The company has been without a permanent chief executive since Sarah Bentley quit in June after a boardroom row that deepened concern about the group’s ability to manage its £18.3bn debt pile and to overhaul its ageing infrastructure.
Weston said he would be “focused on delivering the turnaround that the business has outlined and improving performance over the next few years”.
Britain’s largest water distributor is seeking to raise new equity of £2.5bn from shareholders in the coming years, in addition to £750mn already pledged. The equity is subject to bill increases that need to be approved by the regulator Ofwat.

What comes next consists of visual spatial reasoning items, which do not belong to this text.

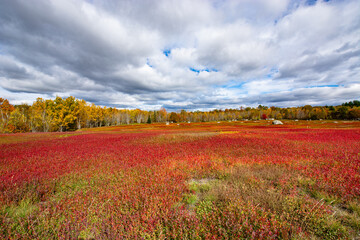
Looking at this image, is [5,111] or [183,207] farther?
[5,111]

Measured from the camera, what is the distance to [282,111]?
144500 millimetres

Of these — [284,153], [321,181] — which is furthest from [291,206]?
[284,153]

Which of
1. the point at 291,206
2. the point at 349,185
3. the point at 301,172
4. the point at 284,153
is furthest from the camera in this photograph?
the point at 284,153

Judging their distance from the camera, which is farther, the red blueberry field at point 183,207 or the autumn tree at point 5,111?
the autumn tree at point 5,111

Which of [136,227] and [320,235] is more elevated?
[136,227]

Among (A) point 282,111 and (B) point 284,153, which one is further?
(A) point 282,111

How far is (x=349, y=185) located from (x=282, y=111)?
173 m

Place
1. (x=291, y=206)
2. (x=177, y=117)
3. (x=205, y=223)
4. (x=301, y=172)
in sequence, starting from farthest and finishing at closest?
(x=177, y=117), (x=301, y=172), (x=291, y=206), (x=205, y=223)

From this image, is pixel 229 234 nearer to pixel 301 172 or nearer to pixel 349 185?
pixel 349 185

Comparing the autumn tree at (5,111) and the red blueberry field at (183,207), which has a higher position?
the autumn tree at (5,111)

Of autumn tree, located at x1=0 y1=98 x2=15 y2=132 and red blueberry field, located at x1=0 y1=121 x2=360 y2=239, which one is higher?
autumn tree, located at x1=0 y1=98 x2=15 y2=132

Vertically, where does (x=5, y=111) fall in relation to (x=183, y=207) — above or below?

Thames Water’s chair Sir Adrian Montague said on Thursday that Weston was taking over at “a crucial period of delivering our refocused turnaround plan and providing the service that customers rightly expect of us”.
This week Montague apologised to MPs for causing “any confusion” when the UK utility described a loan from shareholders as “equity”, as he sought to allay concern over its finances.
Thames Water faces more than £1bn in debt repayments by the end of 2024, including a £190mn facility in its parent company Kemble Water Holdings maturing in April, according to its accounts published in November.
Recruiting Weston is “one of the things [Thames Water] had to do given the multitude of challenges”, said Martin Young, an analyst at Investec. “It’s a small step in the right direction.”
Weston, who also previously led British Gas, is a former member of the army and holds a doctorate and masters in business administration from Imperial College London. He replaces Cathryn Ross and Alastair Cochran, who had been interim co-CEOs following Bentley’s exit.
He will be paid a salary of £850,000 and eligible for a bonus of 156 per cent of his salary if he meets undisclosed performance targets.
Thames Water, which launched its three-year turnaround plan this month, is also under investigation by Ofwat over a £37.5mn dividend it paid in October.
Along with other water companies, it faces legal and regulatory investigations by the Environment Agency and Ofwat into whether it breached laws on the treatment of sewage and the pollution of rivers.
Shareholders have asked for restrictions on regulatory fines as one of the conditions for injecting new equity. Its largest shareholder, the Canadian pension fund Omers, took a 30 per cent writedown on its stake last year, casting doubt over its willingness to back the company further.